►

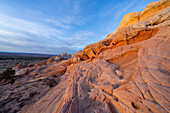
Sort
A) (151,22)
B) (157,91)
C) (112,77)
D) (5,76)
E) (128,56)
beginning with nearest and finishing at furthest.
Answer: (157,91), (112,77), (128,56), (151,22), (5,76)

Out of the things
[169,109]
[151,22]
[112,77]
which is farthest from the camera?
[151,22]

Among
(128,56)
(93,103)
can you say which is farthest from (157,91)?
(128,56)

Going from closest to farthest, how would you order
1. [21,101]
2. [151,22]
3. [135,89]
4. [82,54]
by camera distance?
[135,89], [21,101], [151,22], [82,54]

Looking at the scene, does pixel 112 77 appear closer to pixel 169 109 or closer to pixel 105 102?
pixel 105 102

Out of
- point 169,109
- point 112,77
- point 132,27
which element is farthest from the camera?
point 132,27

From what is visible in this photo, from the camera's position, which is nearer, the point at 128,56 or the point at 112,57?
the point at 128,56

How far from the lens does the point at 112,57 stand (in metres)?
9.20

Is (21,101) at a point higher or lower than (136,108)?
lower

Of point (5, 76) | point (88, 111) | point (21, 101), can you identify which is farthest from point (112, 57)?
point (5, 76)

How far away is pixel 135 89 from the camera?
4.11 meters

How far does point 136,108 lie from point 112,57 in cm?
644

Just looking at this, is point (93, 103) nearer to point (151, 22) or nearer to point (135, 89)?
point (135, 89)

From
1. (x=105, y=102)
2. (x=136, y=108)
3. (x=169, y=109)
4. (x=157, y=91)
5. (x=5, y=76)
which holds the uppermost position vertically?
(x=157, y=91)

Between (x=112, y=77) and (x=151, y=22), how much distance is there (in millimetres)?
9963
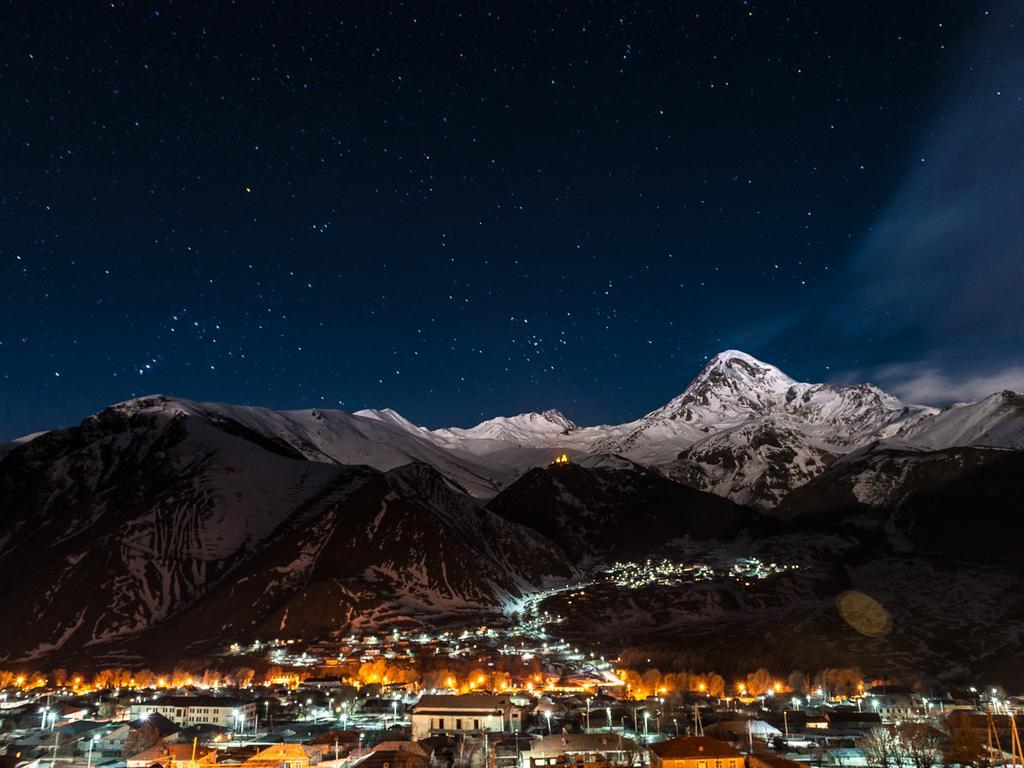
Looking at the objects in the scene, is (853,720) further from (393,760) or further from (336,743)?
(336,743)

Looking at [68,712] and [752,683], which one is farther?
[752,683]

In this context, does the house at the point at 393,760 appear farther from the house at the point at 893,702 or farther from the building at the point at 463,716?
the house at the point at 893,702

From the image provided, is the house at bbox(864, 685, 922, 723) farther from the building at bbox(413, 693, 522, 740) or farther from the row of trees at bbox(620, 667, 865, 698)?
the building at bbox(413, 693, 522, 740)

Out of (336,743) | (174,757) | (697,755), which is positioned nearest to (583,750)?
(697,755)

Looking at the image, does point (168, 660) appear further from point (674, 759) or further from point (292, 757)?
point (674, 759)

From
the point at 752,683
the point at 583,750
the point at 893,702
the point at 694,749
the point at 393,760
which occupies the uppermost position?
the point at 694,749

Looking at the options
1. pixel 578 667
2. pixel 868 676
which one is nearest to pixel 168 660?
pixel 578 667

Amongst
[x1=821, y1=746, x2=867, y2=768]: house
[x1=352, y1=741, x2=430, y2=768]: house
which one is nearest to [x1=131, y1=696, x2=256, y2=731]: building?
[x1=352, y1=741, x2=430, y2=768]: house
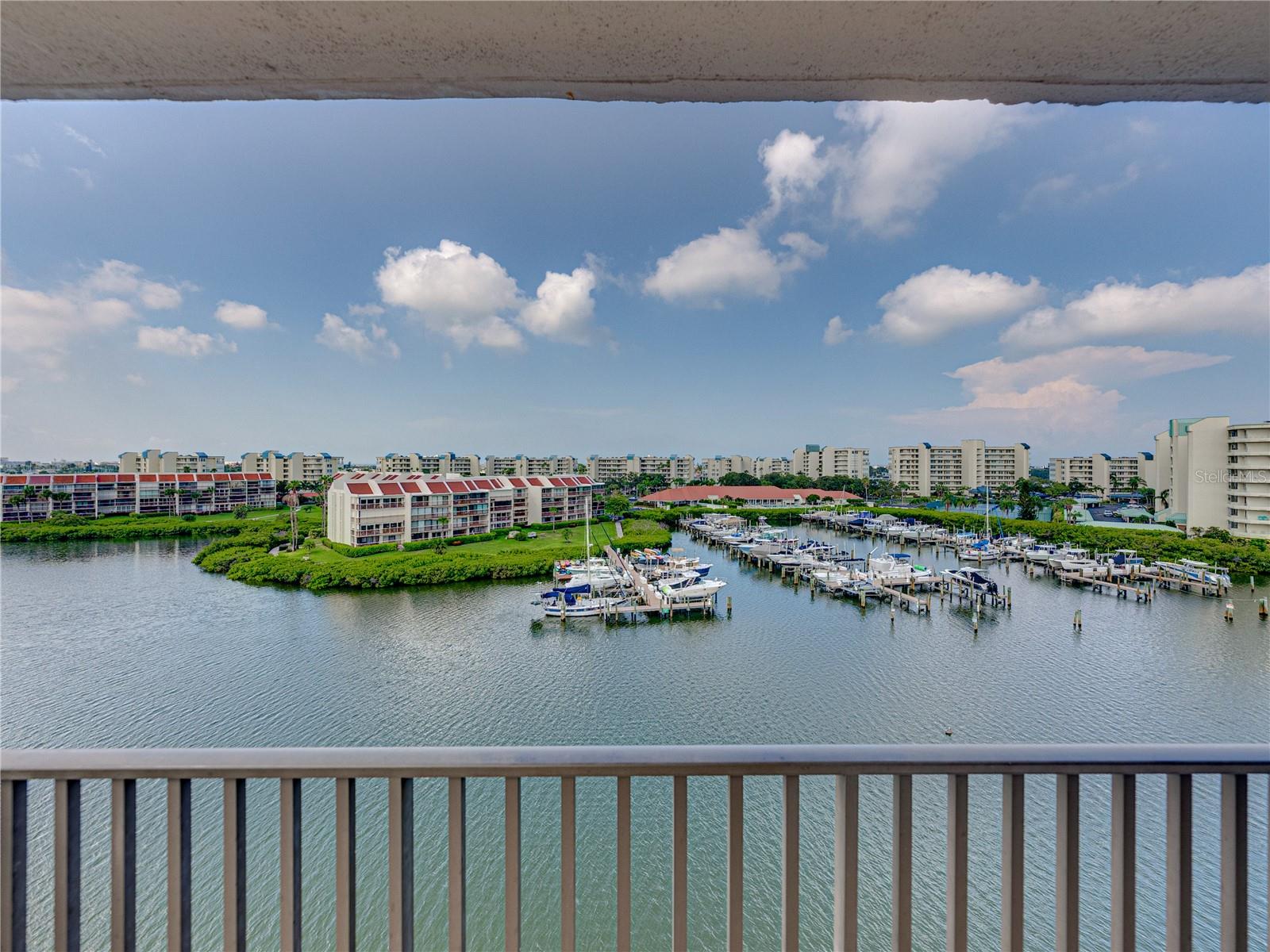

◄

Direction: Copy out each line above that contains the word "pixel". Case counts.

Task response:
Looking at the scene, does pixel 112 77 appear closer to pixel 169 109 or closer to pixel 105 102?
pixel 105 102
How far away is pixel 135 89 from the camera?
1. pixel 578 667
2. pixel 868 676
which one is nearest to pixel 168 660?
pixel 578 667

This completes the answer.